RESTful API

In addition to gRPC APIs TensorFlow ModelServer also supports RESTful APIs. This page describes these API endpoints and an end-to-end example on usage.

The request and response is a JSON object. The composition of this object depends on the request type or verb. See the API specific sections below for details.

In case of error, all APIs will return a JSON object in the response body with error as key and the error message as the value:

{
  "error": <error message string>
}

Model status API

This API closely follows the ModelService.GetModelStatus gRPC API. It returns the status of a model in the ModelServer.

URL

GET http://host:port/v1/models/${MODEL_NAME}[/versions/${VERSION}|/labels/${LABEL}]

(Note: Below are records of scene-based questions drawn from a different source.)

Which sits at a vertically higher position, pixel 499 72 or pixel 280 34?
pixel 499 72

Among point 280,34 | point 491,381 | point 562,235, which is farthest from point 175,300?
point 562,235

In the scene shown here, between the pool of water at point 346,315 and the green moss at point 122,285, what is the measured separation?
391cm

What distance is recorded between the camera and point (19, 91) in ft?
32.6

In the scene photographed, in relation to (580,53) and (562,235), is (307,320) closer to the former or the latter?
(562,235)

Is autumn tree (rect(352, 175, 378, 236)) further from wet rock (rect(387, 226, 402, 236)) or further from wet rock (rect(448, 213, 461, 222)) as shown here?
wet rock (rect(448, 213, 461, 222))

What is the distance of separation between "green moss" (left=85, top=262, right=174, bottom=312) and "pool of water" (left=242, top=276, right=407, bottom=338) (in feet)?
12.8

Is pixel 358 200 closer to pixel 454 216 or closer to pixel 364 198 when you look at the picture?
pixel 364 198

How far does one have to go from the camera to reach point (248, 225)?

Including /versions/${VERSION} or /labels/${LABEL} is optional. If omitted status for all versions is returned in the response.

Response format

If successful, returns a JSON representation of GetModelStatusResponse protobuf.

Model Metadata API

This API closely follows the PredictionService.GetModelMetadata gRPC API. It returns the metadata of a model in the ModelServer.

URL

GET http://host:port/v1/models/${MODEL_NAME}[/versions/${VERSION}|/labels/${LABEL}]/metadata

Including /versions/${VERSION} or /labels/${LABEL} is optional. If omitted the model metadata for the latest version is returned in the response.

Response format

If successful, returns a JSON representation of GetModelMetadataResponse protobuf.

Classify and Regress API

This API closely follows the Classify and Regress methods of PredictionService gRPC API.

URL

POST http://host:port/v1/models/${MODEL_NAME}[/versions/${VERSION}|/labels/${LABEL}]:(classify|regress)

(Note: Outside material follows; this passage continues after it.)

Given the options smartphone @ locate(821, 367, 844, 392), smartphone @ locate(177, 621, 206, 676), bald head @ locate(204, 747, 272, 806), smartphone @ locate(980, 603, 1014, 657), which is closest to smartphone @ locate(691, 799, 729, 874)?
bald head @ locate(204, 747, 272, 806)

Including /versions/${VERSION} or /labels/${LABEL} is optional. If omitted the latest version is used.

Request format

The request body for the classify and regress APIs must be a JSON object formatted as follows:

{
  // Optional: serving signature to use.
  // If unspecifed default serving signature is used.
  "signature_name": <string>,

  // Optional: Common context shared by all examples.
  // Features that appear here MUST NOT appear in examples (below).
  "context": {
    "<feature_name3>": <value>|<list>
    "<feature_name4>": <value>|<list>
  },

  // List of Example objects
  "examples": [
    {
      // Example 1
      "<feature_name1>": <value>|<list>,
      "<feature_name2>": <value>|<list>,
      ...
    },
    {
      // Example 2
      "<feature_name1>": <value>|<list>,
      "<feature_name2>": <value>|<list>,
      ...
    }
    ...
  ]
}

<value> is a JSON number (whole or decimal), JSON string, or a JSON object that represents binary data (see the Encoding binary values section below for details). <list> is a list of such values. This format is similar to gRPC's ClassificationRequest and RegressionRequest protos. Both versions accept list of Example objects.

Response format

A classify request returns a JSON object in the response body, formatted as follows:

{
  "result": [
    // List of class label/score pairs for first Example (in request)
    [ [<label1>, <score1>], [<label2>, <score2>], ... ],

    // List of class label/score pairs for next Example (in request)
    [ [<label1>, <score1>], [<label2>, <score2>], ... ],
    ...
  ]
}

<label> is a string (which can be an empty string "" if the model does not have a label associated with the score). <score> is a decimal (floating point) number.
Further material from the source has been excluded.